The fires have troubled her for almost a year and she has written to her MP and to the former Prime Minister Theresa May, as well as logging the October incident with police.

"I have tried to get help but no-one seems to be able to. It's being going on so long now that it's made me suicidal, I just don't know what to do."

A spokesman from Cornwall Council's environmental health department said: "If a neighbouring bonfire is affecting the use and enjoyment of land, the person affected should phone Cornwall Council on 0300 1234 212. If there is a danger to life and property then they should ring the fire service."

A Cornwall Council leaflet covering the law on bonfires includes the following information:

"It is a common misconception that there are byelaws prohibiting garden bonfires or specifying when they can be lit. Occasionally a bonfire is the best practicable way to dispose of diseased organic material that cannot be composted.

"Most bonfire problems are dealt with under nuisance legislation. Under the Environmental Protection Act 1990 (section 79) a statutory nuisance includes smoke, fumes or gases emitted from premises so as to be prejudicial to health or a nuisance.

"In practice the burning would need to be a recurrent, persistent problem, materially interfering with a neighbour’s well-being, comfort or enjoyment of their property.

"However, under the Environmental Protection Act 1990 (section 33(1)(c) it is an offence to dispose of controlled waste in a manner likely to cause pollution of the environment or harm to human health.
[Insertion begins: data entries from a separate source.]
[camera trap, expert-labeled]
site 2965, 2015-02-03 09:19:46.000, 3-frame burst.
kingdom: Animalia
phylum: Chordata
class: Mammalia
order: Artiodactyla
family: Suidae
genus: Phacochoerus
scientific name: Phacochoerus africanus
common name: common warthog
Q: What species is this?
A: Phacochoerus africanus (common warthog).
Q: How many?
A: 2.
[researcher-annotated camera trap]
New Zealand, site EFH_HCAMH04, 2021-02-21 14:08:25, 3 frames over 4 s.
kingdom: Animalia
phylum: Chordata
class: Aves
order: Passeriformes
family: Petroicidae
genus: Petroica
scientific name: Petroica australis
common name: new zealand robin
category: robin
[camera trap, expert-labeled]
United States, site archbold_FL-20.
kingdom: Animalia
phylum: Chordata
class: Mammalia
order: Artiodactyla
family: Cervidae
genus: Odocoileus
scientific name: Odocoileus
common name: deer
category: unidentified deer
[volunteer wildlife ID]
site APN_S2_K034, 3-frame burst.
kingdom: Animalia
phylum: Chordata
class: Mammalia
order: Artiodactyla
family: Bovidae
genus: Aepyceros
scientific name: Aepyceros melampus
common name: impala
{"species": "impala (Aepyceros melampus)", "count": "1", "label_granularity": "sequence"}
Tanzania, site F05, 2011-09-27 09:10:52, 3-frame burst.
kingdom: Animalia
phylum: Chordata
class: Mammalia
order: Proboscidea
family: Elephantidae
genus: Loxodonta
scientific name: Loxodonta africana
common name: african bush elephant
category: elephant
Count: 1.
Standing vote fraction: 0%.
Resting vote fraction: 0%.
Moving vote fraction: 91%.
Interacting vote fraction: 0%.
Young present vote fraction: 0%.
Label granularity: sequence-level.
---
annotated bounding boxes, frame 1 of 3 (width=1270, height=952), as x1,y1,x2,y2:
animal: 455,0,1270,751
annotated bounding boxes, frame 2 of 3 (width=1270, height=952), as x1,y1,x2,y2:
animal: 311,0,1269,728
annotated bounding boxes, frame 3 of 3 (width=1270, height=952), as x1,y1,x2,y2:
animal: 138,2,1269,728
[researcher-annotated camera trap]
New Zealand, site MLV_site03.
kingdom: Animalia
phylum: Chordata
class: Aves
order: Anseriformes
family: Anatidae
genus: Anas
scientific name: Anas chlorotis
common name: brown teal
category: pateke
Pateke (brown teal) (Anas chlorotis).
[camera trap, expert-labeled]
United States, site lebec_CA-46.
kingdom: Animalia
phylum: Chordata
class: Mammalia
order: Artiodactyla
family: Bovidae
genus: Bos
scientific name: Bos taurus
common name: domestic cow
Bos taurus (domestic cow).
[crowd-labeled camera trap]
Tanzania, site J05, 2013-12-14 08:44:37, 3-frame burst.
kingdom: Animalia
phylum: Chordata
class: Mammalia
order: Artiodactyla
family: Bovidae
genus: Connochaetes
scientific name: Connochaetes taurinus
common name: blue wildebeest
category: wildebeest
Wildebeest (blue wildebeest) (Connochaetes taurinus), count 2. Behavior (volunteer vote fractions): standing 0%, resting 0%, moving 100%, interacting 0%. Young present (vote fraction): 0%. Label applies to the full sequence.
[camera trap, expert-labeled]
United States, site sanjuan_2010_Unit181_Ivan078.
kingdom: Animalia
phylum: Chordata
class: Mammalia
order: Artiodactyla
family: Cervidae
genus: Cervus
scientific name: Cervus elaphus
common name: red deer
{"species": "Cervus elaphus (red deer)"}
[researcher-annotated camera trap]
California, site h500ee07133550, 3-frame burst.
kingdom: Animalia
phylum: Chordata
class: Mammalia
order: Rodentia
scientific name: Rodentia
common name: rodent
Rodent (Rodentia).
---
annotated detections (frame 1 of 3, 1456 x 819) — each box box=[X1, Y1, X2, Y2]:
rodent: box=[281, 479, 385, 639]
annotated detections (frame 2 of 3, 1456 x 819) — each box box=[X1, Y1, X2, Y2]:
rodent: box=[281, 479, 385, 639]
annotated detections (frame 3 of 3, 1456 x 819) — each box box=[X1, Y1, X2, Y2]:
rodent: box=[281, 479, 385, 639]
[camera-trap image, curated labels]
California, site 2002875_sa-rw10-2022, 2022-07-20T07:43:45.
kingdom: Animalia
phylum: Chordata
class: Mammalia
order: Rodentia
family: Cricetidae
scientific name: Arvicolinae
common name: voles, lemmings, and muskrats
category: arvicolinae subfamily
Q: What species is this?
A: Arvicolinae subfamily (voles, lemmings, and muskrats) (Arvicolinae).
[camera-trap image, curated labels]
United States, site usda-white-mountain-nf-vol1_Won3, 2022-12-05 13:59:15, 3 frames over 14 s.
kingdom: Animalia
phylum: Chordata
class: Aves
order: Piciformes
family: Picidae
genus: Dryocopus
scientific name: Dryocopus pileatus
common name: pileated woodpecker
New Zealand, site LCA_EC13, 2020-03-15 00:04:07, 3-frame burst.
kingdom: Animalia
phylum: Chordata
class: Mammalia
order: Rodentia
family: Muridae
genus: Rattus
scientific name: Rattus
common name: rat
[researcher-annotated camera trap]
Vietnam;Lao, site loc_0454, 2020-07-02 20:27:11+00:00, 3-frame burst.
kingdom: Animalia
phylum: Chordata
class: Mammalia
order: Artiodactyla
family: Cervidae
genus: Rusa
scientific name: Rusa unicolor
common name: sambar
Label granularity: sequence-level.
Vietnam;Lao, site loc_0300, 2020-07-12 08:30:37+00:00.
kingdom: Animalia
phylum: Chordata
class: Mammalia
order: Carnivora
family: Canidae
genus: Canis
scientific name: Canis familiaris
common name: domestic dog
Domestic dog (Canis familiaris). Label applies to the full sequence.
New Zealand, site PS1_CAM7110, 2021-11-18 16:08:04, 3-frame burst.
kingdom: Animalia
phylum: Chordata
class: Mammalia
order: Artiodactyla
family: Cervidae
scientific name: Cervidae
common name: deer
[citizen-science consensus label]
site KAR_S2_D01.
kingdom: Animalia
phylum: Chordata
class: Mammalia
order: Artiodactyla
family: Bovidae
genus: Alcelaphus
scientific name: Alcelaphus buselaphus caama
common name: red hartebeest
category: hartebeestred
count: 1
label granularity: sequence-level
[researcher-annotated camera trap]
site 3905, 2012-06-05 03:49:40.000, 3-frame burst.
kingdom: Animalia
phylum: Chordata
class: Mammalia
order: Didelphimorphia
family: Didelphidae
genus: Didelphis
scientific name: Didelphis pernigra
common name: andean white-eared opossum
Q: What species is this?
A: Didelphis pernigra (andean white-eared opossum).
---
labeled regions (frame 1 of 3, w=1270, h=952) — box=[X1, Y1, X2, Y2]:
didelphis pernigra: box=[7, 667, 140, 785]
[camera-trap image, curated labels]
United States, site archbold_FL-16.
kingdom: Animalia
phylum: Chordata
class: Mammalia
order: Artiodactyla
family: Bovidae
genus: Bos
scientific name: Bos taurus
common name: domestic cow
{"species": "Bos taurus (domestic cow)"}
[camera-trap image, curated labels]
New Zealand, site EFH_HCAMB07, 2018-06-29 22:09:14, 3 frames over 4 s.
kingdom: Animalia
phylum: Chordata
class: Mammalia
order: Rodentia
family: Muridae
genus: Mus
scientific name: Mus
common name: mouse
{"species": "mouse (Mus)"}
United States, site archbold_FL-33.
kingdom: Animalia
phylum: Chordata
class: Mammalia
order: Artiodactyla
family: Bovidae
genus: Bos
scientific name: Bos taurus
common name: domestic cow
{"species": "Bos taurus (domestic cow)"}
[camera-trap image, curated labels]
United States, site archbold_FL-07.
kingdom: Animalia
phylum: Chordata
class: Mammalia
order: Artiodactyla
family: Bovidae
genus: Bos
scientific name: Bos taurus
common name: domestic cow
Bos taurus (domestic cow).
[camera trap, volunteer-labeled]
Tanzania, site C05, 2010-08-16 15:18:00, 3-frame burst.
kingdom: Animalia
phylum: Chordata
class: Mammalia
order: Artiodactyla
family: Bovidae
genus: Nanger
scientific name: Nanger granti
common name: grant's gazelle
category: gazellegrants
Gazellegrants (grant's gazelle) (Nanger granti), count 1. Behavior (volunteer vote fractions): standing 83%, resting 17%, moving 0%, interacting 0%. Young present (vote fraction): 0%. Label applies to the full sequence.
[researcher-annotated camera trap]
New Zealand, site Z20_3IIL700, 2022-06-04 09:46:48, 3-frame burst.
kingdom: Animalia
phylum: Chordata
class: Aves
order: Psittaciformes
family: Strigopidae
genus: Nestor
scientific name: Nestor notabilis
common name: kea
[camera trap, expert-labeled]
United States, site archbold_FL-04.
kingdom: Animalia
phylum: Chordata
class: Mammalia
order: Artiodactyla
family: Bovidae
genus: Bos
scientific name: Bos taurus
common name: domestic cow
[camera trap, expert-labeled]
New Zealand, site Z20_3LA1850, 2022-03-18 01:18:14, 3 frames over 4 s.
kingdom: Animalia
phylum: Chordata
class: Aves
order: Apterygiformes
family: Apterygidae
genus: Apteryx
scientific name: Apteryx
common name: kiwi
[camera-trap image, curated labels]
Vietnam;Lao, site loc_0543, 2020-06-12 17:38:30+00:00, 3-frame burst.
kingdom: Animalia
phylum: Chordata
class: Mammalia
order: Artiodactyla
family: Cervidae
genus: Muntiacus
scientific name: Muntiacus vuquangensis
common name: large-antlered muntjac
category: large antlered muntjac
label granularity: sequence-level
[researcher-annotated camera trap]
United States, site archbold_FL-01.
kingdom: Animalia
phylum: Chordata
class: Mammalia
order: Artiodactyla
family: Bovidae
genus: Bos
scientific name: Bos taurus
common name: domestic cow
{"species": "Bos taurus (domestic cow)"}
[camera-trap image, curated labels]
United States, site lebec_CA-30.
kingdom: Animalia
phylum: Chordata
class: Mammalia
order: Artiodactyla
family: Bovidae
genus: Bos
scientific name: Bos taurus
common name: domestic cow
"In practice this means that you cannot burn waste that is likely to cause excessive smoke or noxious fumes. Waste burnt under an exemption is not exempt from the nuisance provisions of the Environmental Protection Act.

The leaflet adds: "The burning of garden waste produces smoke, especially if the waste is green or damp. This contains harmful pollutants including dioxins and particulates. Burning of plastic, rubber or painted materials creates noxious fumes.

"Air pollution can have damaging health effects and young children, the elderly and people with existing health problems, such as asthma, bronchitis and heart conditions, are especially vulnerable."